To create and apply firewall rules on client machines you need a GPO or Intune.
Just a recommendation, Windows Firewall works differently than others. The windows firewall "learns" automatically and creates his own rules for all software to work fine.
So is not necessary to have a policy with many rules and apply to all machines.
- Abhishek_PandeyCopper Contributor
Thiago_Mota Thank you so much for the response.
As of now I have created and applied the Windows Firewall through Intune with the Block inbound connections. Can we create any custom rules to allow the applications and remote connection or its learn and automatically create the rules.?

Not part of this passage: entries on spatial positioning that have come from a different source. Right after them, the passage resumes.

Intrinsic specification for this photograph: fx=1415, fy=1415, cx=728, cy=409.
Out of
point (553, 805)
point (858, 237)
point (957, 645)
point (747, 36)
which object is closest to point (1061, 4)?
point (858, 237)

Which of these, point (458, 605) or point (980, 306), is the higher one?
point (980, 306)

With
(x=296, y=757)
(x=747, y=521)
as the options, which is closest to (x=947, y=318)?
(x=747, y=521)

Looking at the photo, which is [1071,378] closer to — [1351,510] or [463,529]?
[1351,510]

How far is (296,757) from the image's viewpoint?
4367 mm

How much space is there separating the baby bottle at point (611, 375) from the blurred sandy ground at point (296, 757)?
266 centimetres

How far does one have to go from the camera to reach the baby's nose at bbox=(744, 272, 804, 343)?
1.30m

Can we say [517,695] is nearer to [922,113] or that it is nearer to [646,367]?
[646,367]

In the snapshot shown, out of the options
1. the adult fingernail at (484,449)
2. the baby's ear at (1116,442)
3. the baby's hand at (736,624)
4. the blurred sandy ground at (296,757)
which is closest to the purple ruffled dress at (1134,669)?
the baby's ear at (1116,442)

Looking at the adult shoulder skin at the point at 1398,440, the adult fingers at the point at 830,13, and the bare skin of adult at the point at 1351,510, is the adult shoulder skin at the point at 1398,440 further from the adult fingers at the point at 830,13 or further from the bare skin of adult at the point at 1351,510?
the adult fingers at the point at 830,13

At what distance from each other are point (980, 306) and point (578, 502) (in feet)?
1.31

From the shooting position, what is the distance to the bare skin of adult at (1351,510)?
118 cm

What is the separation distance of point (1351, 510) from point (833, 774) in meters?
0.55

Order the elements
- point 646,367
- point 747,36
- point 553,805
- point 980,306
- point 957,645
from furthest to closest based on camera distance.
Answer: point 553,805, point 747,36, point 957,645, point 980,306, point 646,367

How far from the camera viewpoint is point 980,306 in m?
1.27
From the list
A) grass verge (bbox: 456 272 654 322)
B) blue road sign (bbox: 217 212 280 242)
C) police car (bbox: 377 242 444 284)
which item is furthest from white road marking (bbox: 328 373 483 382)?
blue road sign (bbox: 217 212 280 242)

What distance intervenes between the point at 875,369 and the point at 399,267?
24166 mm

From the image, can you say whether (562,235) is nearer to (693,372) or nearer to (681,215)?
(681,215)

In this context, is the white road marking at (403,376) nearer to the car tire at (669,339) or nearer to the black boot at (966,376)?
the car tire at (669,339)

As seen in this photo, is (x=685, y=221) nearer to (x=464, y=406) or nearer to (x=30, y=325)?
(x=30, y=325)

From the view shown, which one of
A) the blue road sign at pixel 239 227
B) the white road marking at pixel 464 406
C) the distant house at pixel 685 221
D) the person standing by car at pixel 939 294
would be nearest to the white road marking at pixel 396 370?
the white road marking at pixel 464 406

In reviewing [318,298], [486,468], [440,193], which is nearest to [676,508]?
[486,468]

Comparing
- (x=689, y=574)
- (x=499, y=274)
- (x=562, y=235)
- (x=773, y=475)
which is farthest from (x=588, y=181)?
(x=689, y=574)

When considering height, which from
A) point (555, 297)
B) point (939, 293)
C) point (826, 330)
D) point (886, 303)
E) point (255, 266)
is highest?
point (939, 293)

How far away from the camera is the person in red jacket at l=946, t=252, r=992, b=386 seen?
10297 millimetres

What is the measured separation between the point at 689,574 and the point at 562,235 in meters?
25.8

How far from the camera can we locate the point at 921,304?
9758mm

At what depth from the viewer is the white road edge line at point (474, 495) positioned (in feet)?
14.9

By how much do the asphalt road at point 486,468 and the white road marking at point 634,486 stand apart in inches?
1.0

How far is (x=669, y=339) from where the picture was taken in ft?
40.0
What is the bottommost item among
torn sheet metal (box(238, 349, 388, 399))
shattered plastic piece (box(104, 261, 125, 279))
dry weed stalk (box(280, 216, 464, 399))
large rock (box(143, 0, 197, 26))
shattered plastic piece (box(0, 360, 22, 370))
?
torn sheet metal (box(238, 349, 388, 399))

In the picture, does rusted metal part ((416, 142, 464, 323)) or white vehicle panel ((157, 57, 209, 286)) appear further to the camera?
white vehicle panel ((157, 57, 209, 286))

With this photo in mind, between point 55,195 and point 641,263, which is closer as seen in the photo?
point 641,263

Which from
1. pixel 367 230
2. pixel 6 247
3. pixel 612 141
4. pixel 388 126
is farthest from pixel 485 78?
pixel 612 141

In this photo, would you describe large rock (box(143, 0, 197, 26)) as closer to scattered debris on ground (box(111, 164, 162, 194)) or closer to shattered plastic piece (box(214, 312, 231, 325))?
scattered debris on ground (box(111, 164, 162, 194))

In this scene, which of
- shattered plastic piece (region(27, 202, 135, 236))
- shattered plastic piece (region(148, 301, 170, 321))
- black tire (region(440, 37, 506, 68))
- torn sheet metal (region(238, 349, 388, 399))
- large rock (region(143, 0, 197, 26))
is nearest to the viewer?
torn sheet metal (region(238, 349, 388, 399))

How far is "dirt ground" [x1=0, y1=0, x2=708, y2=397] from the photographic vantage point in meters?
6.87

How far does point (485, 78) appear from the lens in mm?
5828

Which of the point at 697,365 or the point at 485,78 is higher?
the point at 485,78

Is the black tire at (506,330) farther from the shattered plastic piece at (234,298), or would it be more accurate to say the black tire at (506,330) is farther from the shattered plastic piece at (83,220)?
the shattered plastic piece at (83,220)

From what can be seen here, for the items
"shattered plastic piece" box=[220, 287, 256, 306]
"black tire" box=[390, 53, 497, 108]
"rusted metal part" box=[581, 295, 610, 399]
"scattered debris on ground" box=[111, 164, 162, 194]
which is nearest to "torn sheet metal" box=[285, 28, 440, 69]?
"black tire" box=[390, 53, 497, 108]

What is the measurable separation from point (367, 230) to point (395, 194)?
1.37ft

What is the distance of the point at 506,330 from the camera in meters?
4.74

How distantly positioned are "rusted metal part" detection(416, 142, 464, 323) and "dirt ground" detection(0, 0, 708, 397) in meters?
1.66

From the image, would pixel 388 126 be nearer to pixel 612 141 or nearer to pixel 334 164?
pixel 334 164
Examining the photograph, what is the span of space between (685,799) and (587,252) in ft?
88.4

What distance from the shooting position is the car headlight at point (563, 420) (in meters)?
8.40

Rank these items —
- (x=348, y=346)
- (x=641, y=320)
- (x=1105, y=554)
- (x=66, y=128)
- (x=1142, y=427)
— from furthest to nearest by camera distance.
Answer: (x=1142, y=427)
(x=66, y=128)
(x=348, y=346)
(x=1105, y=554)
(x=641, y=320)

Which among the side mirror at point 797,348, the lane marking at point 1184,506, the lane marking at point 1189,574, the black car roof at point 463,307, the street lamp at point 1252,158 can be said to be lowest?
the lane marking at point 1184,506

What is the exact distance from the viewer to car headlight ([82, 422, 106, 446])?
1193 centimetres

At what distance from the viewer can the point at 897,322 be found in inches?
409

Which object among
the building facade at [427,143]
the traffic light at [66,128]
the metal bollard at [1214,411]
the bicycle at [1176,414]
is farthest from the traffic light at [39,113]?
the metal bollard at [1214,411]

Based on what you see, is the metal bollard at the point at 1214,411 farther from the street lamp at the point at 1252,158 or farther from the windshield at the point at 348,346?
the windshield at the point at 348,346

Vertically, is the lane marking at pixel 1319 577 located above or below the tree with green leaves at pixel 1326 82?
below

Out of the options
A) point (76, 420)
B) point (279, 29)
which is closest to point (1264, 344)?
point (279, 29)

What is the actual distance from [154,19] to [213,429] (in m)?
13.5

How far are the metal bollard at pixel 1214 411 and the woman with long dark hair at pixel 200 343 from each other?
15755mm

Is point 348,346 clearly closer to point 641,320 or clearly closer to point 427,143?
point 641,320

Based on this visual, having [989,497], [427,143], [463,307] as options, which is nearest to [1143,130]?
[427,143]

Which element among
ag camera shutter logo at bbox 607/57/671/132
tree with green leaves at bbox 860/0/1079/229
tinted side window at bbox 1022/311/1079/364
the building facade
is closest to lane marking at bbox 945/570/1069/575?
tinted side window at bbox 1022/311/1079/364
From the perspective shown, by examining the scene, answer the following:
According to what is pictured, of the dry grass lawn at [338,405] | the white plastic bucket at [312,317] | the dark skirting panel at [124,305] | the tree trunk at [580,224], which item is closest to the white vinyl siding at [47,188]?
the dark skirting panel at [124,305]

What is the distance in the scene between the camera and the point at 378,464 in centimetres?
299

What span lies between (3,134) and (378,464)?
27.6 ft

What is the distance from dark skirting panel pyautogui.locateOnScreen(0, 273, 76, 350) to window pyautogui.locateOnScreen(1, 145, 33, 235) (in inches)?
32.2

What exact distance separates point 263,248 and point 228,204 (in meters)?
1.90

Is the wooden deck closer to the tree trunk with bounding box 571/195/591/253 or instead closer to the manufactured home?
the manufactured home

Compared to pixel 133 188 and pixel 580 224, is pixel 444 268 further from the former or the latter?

- Thiago_MotaBrass Contributor
Abhishek_Pandey You can do both. It works together, as "merged". When you apply a custom rule by intune it will add to the current rules already applied to the machine that it was "learned" before.
Also, you can disable "local rules". So all the rules that the machine have "learned" before will be dismissed, and will only have the custom rules applied remotely by Intune.
I don't know if I was clear.
- rbenson09Copper Contributor
Thiago_Mota Thank you for your response. So it already knows what kind of traffic to block? How does it learn what connections need to be allowed? Would I only create a firewall rules policy to allow traffic that it blocks?
- Thiago_MotaBrass Contributor
rbenson09
So it already knows what kind of traffic to block?It is the opposite. It already know what kind of traffic will be allowed. All other traffic will be blocked.
How does it learn what connections need to be allowed?
It learns when you install a new software that use network connections. It automatically creates an allow rule so that software can work fine.
Would I only create a firewall rules policy to allow traffic that it blocks?Yes. But I suggest to enable it first. You do not need to create firewall rule to each connection or each software. As the majority of them, has been already created automatically. You can check just open advanced security in Windows Defender Firewall, and you will see the current rules applied.